Although well-selected DCD donor livers transplanted into selected recipients can achieve outcomes comparable to donation after brain death (DBD),2-4 overall outcomes from DCD donor liver transplantation (LT) remain inferior to those of DBD donors.5-7 Callaghan et al7 analyzed the outcome of DCD LT across the United Kingdom performed between January 2005 and December 2010 and demonstrated twice the risk of graft loss and death within 3 years of transplant for recipients of DCD livers compared to DBD donors. Furthermore, a wide variation in the impact of using DCD livers on graft outcomes and recipient mortality across the 7 UK transplant centers was observed.

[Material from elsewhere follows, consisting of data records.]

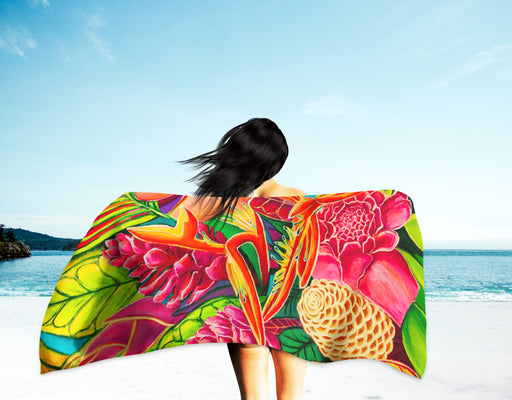 Hawaiian Love  - Microfiber Towel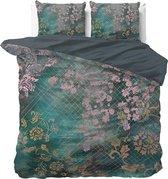 Dreamhouse Tiran Flower Dekbedovertrekset - Tweepersoons - 200x200/220 + 2 kussenslopen 60x70 - Groen
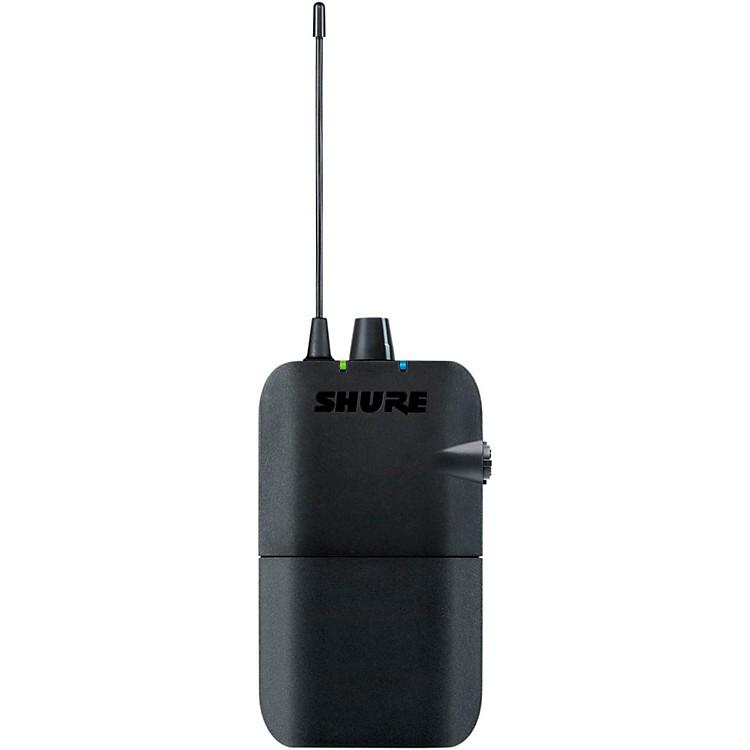ShurePSM 300 Wireless Bodypack Receiver P3RBand K12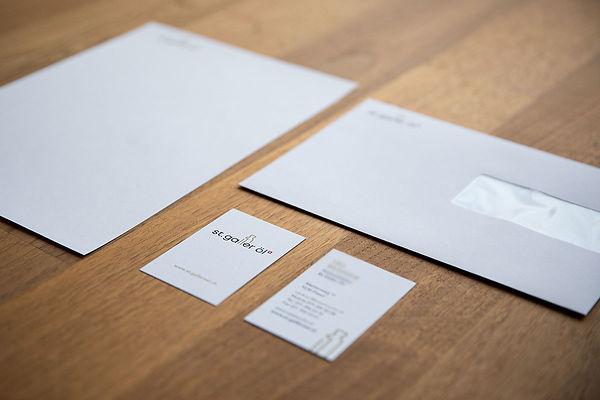 SG-Oel_Briefschaften.jpg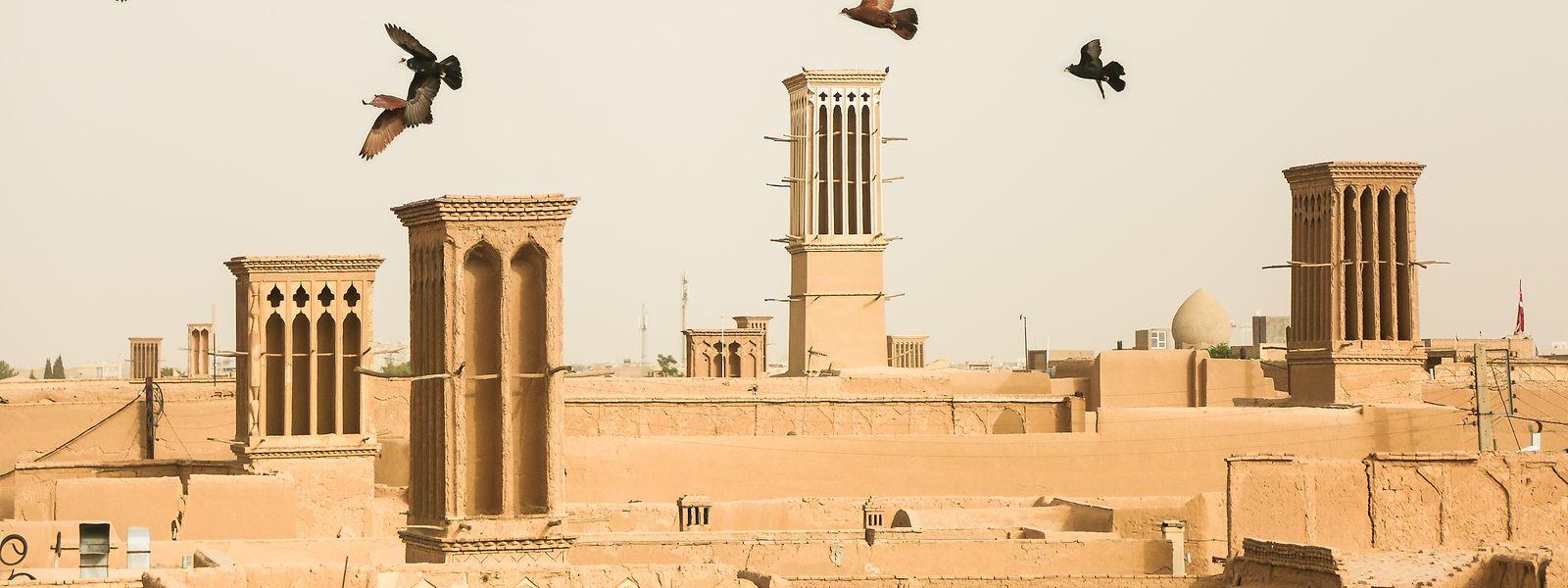 Die iranische Stadt Yazd ist ein beliebtes Touristenziel.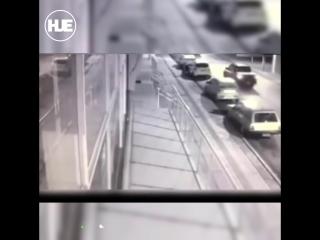 В Бразилии попали на видео последние минуты жизни молодой женщины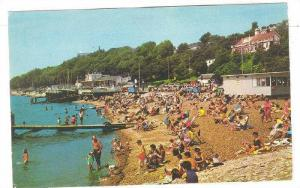 The Beach and Cliffs, Southend-On-Sea, 40-60s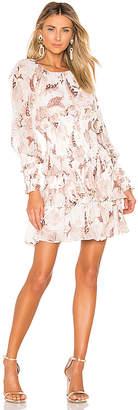 Thurley New Moon Dress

Studies have demonstrated several donor factors associated with graft loss and biliary complications in DCD LT, including prolonged donor warm ischemia time (WIT) and cold ischemia time (CIT), time from asystole to cold perfusion, increasing donor age and weight, and rate of systolic blood pressure decline in the first 10 minutes of treatment withdrawal.8-12 Nevertheless, there continues to be a drive to expand the selection criteria for DCD donors to include advancing age, comorbidity, and degree of steatosis/liver injury. As a result, organ procurement practices must ensure the detrimental effect of warm and cold ischemia is minimized if the potential complications of ischemic cholangiopathy, primary nonfunction (PNF), and rates of retransplantation are to be improved from DCD donors. Most recently a UK DCD Risk Score has been proposed incorporating several donor and recipient variables and predicting graft survival.13 However, this study did not evaluate the specific impact of hepatectomy time (HT) in DCD donors on short- and long-term outcomes after LT. Indeed, no large-volume data exist to provide recommendations on HT and its impact on outcomes of DCD LT.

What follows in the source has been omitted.